With the massive increase in group based functional fitness, like CrossFit, there is a lot of competitiveness between members, and that’s not even referring to that seen between competitors at actual events, we’re talking about daily training.
Unfortunately, with daily training, there isn’t a lot of control or ‘judging’ which is done or really needed to maintain the right levels of virtuosity and integrity. Movements, reps, loads and workouts are explained and high standards are expected of you by your coaches. Cheating in training is unfortunately seen in almost all facilities – it needs to be stopped and not just for the sake of those who feel cheated, but for the facilities and the cheater too…
The conscious decision to cut reps during a workout can create a lot of problems. When we say conscious decision, we’re not referring to the point where you get WOD drunk and miscount reps because you’re blasting through reps and your heart is pounding, your breathing is out of control and you can’t remember your name. The conscious decision to cut reps is when you know you’re doing it, just to push ahead.
Firstly, the prescription of reps and load during workouts has the aim of getting you the results you’re seeking through relative intensity – regardless of if your gaols are health, aesthetic or performance based. Cutting reps means you lower the desired intensity required, and that means that you’re cheating yourself and your goals will take longer to achieve.
Secondly, cutting reps will eventually effect those around you and will likely create a negative reputation for yourself. It’s inevitable – you will be caught out. It’s not hard to understand that during a workout, others are also competitive and will either consciously or subconsciously gauge your pace and reps, alongside theirs. When you cheat, especially when it’s major, others will pick it up sooner or later. The last thing you need is a bad reputation and a disbelief in your abilities, even if they are up there with the best of them. You’ll be called out at some point and people aren’t always easy to forgive or forget.
Finally, cheating affects the facility you’re training at. If cheaters and members who know what’s going on create a culture of acceptance, due to the lack of addressing this issue or being fine with what’s happening, that reputation is something the facility could be known for, negatively affecting its business.
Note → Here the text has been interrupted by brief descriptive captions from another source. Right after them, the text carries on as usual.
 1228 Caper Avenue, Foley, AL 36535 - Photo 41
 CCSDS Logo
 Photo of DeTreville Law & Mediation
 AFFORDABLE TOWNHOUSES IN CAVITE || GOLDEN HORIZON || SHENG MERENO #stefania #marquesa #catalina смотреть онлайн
Unfortunately, cheating may also cause those around you to cheat – not something any facility wants either. Yes, obviously a facility and its coaches should make an effort to be on the lookout for this kind of activity, but they’re often more focussed on looking out for members who need cues on movements and are worried about other things like pushing intensity and ensuring safety.
When it comes to cheating, it’s not ok. Make an effort to focus on finishing reps, moving well and growing yourself as an athlete. If you’re competitive, work hard to beat others.